La norteamericana cayó al césped y mientras su rival cruzaba la red, Mattek-Sands suplicaba la entrada de las asistencias médicas: “¡Ayúdenme, por favor, ayuda, necesito ayuda!”.

Al ver la rodilla maltrecha de la estadounidense, Cirstea reaccionó espantada. “¡Ayúdenme!”, repitió Mattek-Sands en más de 10 ocasiones entre gritos de desesperación que evidenciaron el estado de shock de la deportista. “¡Dios mío, Dios mío!”. En las gradas al menos una persona sufrió un desmayo ante tal escena.

"Me dio pánico. Nunca había visto una lesión así antes, su rodilla estaba realmente en un estado horrible.

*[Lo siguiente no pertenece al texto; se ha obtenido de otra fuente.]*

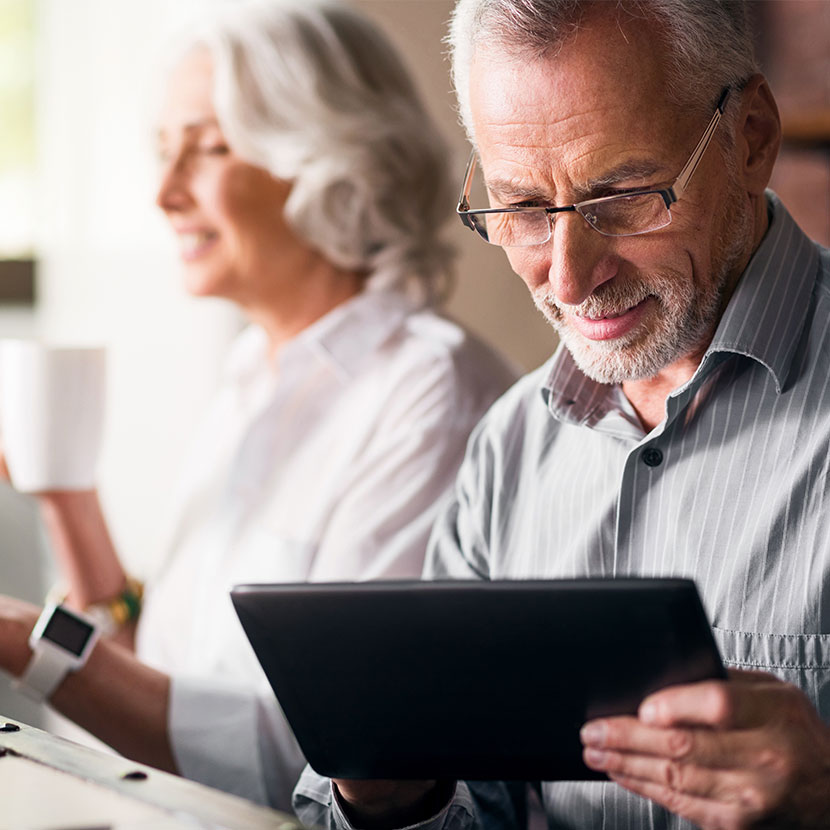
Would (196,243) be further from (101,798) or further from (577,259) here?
(101,798)

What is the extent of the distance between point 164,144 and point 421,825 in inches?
48.0

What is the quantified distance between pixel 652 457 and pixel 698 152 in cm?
28

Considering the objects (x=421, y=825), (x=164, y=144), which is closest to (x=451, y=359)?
(x=164, y=144)

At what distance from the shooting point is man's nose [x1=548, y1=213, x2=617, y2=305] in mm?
1041

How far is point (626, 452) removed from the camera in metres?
1.14

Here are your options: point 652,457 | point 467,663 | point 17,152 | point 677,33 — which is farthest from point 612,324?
point 17,152

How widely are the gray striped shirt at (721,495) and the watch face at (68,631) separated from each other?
43 cm

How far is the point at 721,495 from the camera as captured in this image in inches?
41.3

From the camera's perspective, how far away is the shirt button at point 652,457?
109 centimetres

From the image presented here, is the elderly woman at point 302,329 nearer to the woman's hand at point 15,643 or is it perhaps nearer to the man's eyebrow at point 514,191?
the woman's hand at point 15,643

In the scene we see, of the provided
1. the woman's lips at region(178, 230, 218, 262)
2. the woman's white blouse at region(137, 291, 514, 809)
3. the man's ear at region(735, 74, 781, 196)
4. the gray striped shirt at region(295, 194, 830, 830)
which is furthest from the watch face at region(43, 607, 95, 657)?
the man's ear at region(735, 74, 781, 196)

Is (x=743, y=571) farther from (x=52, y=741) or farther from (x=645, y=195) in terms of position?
(x=52, y=741)

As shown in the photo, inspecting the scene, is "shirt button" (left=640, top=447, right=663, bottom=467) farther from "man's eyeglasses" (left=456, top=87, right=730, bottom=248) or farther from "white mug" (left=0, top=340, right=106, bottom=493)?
"white mug" (left=0, top=340, right=106, bottom=493)

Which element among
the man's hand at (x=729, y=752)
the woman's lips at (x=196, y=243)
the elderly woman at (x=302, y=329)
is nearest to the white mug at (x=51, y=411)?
the elderly woman at (x=302, y=329)
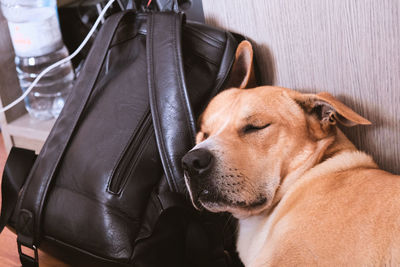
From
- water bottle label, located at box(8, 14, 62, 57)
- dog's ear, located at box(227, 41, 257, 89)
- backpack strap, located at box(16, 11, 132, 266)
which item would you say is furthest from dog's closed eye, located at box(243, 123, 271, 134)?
water bottle label, located at box(8, 14, 62, 57)

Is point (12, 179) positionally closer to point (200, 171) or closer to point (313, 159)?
point (200, 171)

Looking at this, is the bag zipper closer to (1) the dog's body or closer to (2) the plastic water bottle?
(1) the dog's body

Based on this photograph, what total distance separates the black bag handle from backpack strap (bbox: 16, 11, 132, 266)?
23cm

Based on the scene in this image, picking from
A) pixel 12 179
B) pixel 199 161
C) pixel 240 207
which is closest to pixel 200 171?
pixel 199 161

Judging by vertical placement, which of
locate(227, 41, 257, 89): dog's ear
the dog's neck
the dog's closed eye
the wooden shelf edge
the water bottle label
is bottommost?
the wooden shelf edge

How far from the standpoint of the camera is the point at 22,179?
1.54 metres

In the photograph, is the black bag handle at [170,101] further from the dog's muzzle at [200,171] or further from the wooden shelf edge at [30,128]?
the wooden shelf edge at [30,128]

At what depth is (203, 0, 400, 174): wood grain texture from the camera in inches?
48.2

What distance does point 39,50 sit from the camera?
83.6 inches

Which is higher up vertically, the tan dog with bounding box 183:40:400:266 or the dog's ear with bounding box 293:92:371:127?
the dog's ear with bounding box 293:92:371:127

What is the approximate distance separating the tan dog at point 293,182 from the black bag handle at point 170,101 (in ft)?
0.23

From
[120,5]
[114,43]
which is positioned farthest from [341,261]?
[120,5]

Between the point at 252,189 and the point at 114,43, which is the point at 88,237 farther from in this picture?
the point at 114,43

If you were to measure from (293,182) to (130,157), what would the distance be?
510mm
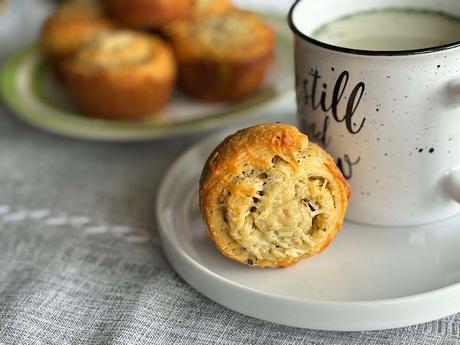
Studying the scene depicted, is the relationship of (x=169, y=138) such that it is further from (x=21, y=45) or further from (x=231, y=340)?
(x=21, y=45)

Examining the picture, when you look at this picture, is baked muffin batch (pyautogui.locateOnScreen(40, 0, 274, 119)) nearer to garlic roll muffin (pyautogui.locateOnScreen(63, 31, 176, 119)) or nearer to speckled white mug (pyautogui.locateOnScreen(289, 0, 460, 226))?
garlic roll muffin (pyautogui.locateOnScreen(63, 31, 176, 119))

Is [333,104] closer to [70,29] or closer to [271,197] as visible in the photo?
[271,197]

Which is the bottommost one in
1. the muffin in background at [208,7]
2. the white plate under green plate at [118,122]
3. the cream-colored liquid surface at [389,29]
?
the white plate under green plate at [118,122]

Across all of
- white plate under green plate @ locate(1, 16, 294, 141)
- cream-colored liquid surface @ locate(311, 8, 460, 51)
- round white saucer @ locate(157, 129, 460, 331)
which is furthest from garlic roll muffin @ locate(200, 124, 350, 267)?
white plate under green plate @ locate(1, 16, 294, 141)

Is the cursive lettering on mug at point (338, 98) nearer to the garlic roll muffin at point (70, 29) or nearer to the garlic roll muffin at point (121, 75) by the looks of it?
the garlic roll muffin at point (121, 75)

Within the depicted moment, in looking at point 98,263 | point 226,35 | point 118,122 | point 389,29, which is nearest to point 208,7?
point 226,35

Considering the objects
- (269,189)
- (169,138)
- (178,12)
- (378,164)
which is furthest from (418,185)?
(178,12)

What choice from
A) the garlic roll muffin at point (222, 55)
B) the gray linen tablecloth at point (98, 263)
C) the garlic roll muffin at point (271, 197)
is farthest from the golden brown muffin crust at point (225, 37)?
the garlic roll muffin at point (271, 197)
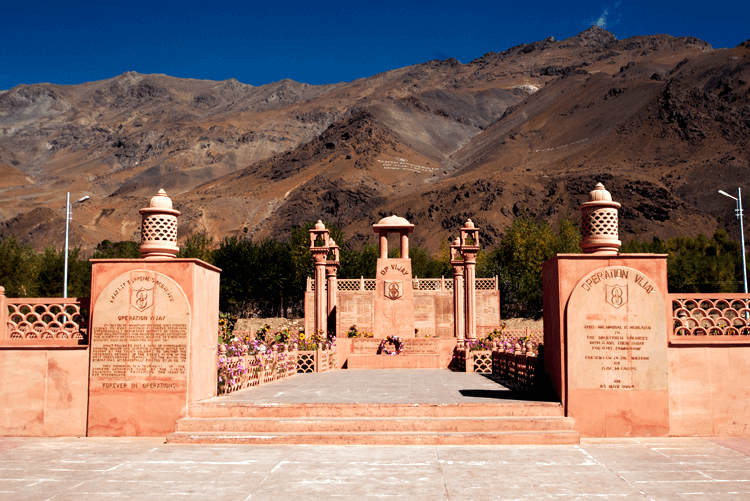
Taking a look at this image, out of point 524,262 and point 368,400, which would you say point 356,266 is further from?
point 368,400

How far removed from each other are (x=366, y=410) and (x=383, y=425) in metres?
0.50

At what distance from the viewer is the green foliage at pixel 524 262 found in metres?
49.9

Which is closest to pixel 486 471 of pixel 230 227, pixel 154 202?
pixel 154 202

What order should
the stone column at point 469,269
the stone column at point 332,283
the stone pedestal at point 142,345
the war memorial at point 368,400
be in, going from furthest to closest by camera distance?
the stone column at point 332,283 < the stone column at point 469,269 < the stone pedestal at point 142,345 < the war memorial at point 368,400

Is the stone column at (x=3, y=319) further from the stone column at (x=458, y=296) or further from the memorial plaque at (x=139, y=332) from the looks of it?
the stone column at (x=458, y=296)

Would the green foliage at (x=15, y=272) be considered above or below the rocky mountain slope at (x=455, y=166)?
below

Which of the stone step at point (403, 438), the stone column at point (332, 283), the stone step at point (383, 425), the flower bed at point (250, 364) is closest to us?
the stone step at point (403, 438)

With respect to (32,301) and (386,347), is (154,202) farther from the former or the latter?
(386,347)

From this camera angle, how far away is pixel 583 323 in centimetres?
823

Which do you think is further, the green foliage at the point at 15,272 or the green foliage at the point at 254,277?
the green foliage at the point at 254,277

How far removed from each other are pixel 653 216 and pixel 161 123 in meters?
158

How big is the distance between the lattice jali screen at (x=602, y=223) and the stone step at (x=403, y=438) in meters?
2.82

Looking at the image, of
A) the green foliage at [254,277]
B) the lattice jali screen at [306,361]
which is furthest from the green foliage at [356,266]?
the lattice jali screen at [306,361]

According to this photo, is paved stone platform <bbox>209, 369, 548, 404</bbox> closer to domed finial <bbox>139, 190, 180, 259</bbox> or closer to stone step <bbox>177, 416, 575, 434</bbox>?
stone step <bbox>177, 416, 575, 434</bbox>
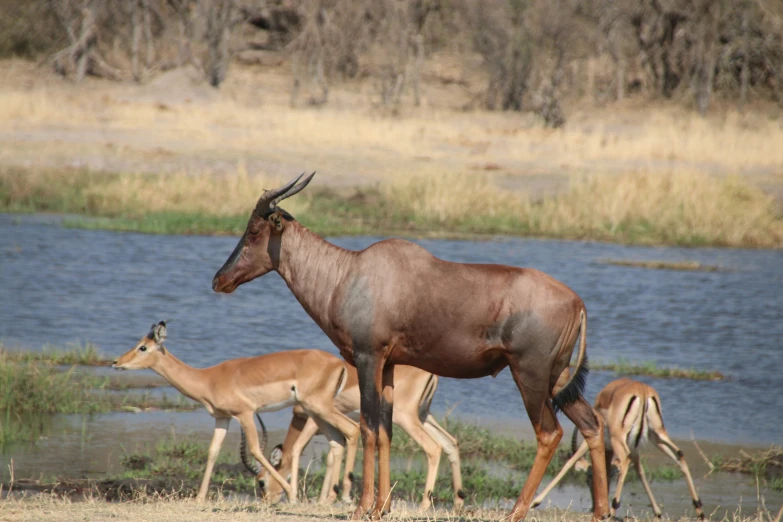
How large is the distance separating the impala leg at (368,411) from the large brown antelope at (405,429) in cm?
203

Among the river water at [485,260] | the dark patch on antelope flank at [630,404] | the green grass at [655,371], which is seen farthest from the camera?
the green grass at [655,371]

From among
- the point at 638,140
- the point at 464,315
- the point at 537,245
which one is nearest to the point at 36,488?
the point at 464,315

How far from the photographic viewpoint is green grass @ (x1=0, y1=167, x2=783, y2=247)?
862 inches

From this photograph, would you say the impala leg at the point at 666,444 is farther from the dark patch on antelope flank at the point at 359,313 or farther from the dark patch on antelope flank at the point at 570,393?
the dark patch on antelope flank at the point at 359,313

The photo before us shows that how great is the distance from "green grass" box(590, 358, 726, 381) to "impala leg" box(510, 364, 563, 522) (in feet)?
21.8

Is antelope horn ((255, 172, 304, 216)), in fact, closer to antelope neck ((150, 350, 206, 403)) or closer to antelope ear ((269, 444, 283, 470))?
antelope neck ((150, 350, 206, 403))

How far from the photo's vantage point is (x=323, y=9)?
1677 inches

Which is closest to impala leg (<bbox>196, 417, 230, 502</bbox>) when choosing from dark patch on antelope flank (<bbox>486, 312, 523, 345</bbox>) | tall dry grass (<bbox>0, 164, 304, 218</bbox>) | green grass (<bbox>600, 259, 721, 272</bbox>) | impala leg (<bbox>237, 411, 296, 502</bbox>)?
impala leg (<bbox>237, 411, 296, 502</bbox>)

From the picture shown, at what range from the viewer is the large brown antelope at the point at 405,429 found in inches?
333

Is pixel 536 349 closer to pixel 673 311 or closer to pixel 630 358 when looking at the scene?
pixel 630 358

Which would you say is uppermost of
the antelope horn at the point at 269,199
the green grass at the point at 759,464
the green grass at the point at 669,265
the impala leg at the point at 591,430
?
the antelope horn at the point at 269,199

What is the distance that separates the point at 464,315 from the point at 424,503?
90.8 inches

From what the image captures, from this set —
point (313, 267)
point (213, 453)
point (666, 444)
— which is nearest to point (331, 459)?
point (213, 453)

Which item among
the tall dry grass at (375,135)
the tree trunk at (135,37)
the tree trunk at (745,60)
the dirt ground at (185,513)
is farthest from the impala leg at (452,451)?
the tree trunk at (135,37)
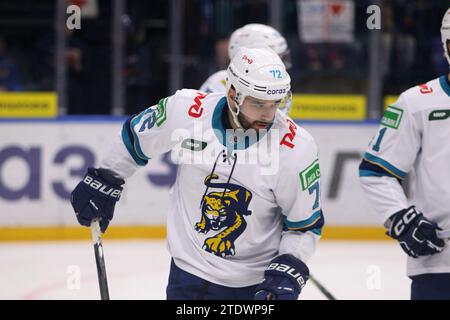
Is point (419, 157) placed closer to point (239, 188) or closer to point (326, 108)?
point (239, 188)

Es algo que sólo ves en las películas", narró Cirstea.

Tras la desafortunada acción, la rótula de la rodilla derecha se desplazó de forma ascendente. "Intenté reconfortarla, pero me dio miedo. Me sentía impotente…  si hubiera podido hacer algo...  No le desearía eso ni a mi peor enemigo. El tiempo hasta que llegó la atención médica me pareció una eternidad", continuó Cirstea.

 

La tenista abandonó la cancha en camilla y a falta del parte médico, Mattek-Sands muy probablemente ingresará a quirófano.